Pepe Egger spricht darüber mit Samia Mehrez, Literaturwissenschaftlerin aus Kairo, sie analysiert die ägyptische Literatur ebenso wie die Slogans und Sprechchöre der ägyptischen, „lachenden Revolution“.

Frau Mehrez, wie durchleben sie diese Tage?
Samia Mehrez: Es ist ein sehr schwieriger Augenblick, in dem wir uns befinden, eine Herausforderung, die unsere Gewissheiten auf die Probe stellt. Man könnte es so beschreiben: Die Ereignisse sind wie unglaublich viele Texte, die der Öffentlichkeit zur Verfügung gestellt werden. Das ägyptische Publikum, die Menschen, sind also die ganze Zeit dabei zu interpretieren, zu hinterfragen: Was bedeutet das, was gerade passiert? Was bedeutet diese Stellungnahme von diesem oder jenem? Wieso sollte ich sie glauben? Wer ist auf unserer Seite, wer sind unsere Gegner? Es ist ein wundervolle und äußerst anstrengende öffentliche Übung in angewandter kritischer Interpretation und Analyse.

Sie meinen etwa die Verlautbarungen der ägyptischen Armee, die, sobald sie veröffentlicht sind, sofort von allen zerpflückt werden um zu verstehen, was sie eigentlich bedeuten?
Genau. Noch dazu sind zum Beispiel die Kommuniques der Armee bewusst vieldeutig gehalten, sodass die Interpretation bis zu einem gewissen Grad der Bevölkerung überlassen bleibt. Es sind erst die Adressaten, also die Menschen auf der Straße, die der Stellungnahme und dem Verhalten der Armee seine Bedeutung verleihen.

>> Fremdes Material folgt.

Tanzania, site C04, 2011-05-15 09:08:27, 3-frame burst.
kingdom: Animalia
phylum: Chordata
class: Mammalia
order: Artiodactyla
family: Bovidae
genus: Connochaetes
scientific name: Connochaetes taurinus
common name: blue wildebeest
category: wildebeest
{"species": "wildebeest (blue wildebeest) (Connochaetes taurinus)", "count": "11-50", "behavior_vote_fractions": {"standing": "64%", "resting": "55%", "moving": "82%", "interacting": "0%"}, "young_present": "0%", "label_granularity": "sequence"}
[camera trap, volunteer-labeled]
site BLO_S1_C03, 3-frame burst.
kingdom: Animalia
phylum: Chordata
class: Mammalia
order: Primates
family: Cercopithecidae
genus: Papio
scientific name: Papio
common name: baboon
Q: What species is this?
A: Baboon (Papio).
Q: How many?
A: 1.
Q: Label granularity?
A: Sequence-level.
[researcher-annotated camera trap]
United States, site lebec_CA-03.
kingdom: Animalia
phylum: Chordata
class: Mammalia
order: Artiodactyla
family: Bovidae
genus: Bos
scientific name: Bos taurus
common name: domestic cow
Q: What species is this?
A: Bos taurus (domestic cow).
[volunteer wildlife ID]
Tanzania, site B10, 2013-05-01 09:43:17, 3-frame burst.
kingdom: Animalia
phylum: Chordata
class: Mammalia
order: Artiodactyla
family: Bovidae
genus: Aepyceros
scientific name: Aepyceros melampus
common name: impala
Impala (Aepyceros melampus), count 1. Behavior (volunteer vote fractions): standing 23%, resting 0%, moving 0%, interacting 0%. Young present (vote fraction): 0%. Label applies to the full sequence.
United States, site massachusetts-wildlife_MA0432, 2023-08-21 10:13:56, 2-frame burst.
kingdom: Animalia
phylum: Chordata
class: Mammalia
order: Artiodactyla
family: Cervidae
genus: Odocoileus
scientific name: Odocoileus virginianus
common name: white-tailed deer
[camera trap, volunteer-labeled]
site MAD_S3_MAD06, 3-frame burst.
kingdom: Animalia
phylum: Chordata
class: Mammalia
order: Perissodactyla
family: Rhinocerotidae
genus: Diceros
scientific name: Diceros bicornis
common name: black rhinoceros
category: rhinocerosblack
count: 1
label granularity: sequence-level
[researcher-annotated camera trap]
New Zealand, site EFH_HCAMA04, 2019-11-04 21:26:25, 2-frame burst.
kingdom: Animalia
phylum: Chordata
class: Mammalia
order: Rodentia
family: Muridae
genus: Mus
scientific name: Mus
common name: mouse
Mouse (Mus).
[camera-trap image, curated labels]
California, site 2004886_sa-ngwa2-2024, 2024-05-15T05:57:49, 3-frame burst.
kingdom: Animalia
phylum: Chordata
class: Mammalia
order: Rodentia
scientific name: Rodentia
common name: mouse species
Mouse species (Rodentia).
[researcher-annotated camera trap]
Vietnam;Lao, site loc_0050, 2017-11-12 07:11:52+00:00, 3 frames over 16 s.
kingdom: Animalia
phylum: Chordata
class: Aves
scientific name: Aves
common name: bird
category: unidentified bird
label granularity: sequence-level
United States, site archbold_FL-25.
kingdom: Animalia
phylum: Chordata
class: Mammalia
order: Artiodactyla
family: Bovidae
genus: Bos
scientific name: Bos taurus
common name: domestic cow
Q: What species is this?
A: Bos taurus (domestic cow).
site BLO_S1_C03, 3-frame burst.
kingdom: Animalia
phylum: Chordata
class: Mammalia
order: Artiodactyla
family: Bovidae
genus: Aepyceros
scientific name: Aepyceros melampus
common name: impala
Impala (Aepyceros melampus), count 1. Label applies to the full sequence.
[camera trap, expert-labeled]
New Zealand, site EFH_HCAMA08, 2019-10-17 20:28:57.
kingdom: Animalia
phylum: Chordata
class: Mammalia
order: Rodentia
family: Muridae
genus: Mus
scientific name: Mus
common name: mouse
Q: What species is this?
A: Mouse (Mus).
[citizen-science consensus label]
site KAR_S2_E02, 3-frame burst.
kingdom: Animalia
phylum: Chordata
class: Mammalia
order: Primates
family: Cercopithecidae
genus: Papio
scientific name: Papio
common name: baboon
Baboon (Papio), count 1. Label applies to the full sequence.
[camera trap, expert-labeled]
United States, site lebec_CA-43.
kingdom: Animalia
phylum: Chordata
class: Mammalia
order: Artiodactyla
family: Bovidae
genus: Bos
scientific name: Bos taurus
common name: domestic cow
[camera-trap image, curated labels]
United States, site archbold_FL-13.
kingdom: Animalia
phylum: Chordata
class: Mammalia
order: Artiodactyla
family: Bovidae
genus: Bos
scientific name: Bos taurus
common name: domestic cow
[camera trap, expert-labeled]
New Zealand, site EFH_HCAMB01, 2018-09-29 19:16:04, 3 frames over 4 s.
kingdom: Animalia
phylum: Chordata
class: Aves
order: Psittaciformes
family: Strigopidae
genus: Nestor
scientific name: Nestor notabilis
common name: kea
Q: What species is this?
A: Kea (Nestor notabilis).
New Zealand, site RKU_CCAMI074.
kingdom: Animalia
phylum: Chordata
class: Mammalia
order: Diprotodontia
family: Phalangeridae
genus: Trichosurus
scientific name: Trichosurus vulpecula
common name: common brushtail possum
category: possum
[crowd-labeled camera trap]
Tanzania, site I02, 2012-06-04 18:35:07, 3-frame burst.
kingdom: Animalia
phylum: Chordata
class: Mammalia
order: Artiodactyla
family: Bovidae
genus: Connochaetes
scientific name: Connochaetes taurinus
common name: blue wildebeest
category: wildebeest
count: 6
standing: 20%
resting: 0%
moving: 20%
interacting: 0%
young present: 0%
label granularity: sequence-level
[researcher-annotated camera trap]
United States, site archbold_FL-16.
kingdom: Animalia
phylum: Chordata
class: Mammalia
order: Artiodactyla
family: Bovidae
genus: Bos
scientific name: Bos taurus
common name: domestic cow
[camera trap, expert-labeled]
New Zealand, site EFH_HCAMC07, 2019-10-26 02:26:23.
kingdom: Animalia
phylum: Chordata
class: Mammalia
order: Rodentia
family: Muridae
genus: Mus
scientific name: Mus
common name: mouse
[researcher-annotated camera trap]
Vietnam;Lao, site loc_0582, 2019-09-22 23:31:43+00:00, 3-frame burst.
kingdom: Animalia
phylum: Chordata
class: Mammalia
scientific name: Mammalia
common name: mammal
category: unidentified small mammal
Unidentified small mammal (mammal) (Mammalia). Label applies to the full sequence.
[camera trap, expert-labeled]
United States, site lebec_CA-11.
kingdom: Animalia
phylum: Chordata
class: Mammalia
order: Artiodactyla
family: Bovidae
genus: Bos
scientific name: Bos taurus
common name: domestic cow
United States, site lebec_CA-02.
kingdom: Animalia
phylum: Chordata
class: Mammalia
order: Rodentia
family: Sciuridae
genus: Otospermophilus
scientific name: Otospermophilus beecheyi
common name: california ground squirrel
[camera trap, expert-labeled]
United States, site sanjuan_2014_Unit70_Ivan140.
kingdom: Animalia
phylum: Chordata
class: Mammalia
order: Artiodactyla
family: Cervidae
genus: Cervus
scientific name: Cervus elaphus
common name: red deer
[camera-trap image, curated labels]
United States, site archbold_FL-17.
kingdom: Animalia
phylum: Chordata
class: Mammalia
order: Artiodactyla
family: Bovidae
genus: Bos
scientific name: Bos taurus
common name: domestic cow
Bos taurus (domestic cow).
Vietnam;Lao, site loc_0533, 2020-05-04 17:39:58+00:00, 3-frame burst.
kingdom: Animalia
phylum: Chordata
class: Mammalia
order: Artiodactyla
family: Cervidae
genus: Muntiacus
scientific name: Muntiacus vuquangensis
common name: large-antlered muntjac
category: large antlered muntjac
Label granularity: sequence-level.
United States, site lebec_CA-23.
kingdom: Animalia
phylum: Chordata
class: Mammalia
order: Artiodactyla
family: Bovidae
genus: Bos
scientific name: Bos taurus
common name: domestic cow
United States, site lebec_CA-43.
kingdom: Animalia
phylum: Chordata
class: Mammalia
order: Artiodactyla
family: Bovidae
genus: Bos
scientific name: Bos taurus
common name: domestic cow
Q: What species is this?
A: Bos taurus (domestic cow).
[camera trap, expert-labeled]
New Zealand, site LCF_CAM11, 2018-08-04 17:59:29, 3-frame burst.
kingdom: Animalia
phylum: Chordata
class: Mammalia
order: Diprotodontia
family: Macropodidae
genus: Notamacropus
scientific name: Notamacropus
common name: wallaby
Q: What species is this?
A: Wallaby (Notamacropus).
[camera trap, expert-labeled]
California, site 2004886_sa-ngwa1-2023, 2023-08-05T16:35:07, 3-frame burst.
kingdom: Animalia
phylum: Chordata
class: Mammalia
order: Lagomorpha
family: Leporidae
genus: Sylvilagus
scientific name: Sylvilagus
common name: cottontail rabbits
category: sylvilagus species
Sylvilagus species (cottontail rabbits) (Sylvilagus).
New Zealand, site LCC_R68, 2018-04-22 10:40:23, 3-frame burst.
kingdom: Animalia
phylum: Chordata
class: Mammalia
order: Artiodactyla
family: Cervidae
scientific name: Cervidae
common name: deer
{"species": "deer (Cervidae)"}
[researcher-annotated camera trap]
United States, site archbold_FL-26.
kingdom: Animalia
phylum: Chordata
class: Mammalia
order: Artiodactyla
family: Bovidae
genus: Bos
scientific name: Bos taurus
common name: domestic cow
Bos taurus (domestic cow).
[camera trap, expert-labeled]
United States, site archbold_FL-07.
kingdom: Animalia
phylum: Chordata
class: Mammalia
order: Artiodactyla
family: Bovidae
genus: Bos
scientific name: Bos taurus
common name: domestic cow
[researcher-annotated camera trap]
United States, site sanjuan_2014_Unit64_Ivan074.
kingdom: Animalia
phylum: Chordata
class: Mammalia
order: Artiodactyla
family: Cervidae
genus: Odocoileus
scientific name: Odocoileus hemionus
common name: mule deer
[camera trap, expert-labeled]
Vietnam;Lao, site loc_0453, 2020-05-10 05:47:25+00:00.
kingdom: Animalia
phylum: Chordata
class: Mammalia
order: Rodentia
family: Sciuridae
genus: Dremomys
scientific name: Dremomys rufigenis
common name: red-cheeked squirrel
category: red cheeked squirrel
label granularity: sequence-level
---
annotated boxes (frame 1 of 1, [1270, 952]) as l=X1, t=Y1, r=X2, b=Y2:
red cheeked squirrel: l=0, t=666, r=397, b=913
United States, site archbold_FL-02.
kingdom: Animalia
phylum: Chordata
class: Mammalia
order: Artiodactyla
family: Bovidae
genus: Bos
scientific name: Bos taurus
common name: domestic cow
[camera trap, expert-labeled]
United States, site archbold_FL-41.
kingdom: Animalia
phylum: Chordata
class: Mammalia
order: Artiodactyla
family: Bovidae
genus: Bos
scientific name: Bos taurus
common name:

Was ist Ihre Interpretation, wie würden Sie benennen, was gerade passiert ist?
Ganz einfach: Ich weiß es (noch) nicht. Es gibt verschiedene Szenarien, wie sich die Lage entwickeln könnte, aber wir wissen noch nicht, welches das wahrscheinlichste ist.

Ist dies auch deswegen der Fall, weil alles noch im Fluss ist? So dass man das erst hinterher wird sagen können, ob die Absetzung des gewählten Präsidenten Mursi ein Putsch war, oder eine zweite Revolution? Kann es sein, dass das, was jetzt viele begrüßt haben, sich später als inakzeptabel herausstellt?
Natürlich. Die Situation ist äußerst sprunghaft. Deshalb lässt sich die Armee ja auch so viel Zeit, weil sie weiß, was auf dem Spiel steht. Das Militär versucht, nicht in etwas hineingezogen werden, wozu sie nicht berufen oder imstande sind: In eine erneute Konfrontation mit der Revolution, oder aber auch in ein erneutes Scheitern daran, eine Situation zu kontrollieren, oder einzuhegen, die nicht kontrollierbar ist.

Die Armee wurde schon während des Sturzes von Mubarak auf die Probe gestellt, aber damals hatte sie eine viel ältere Führungsriege, die sehr starr und antiquiert in ihren Positionen war. Die derzeitige Armeeführung kennen wir noch nicht, es sind jüngere Offiziere, die bis vor kurzem sehr still, diskret und wortkarg waren. Das heißt, wir haben es mit einem Gegenüber zu tun, den wir nicht kennen. Das ist natürlich auch sehr beunruhigend.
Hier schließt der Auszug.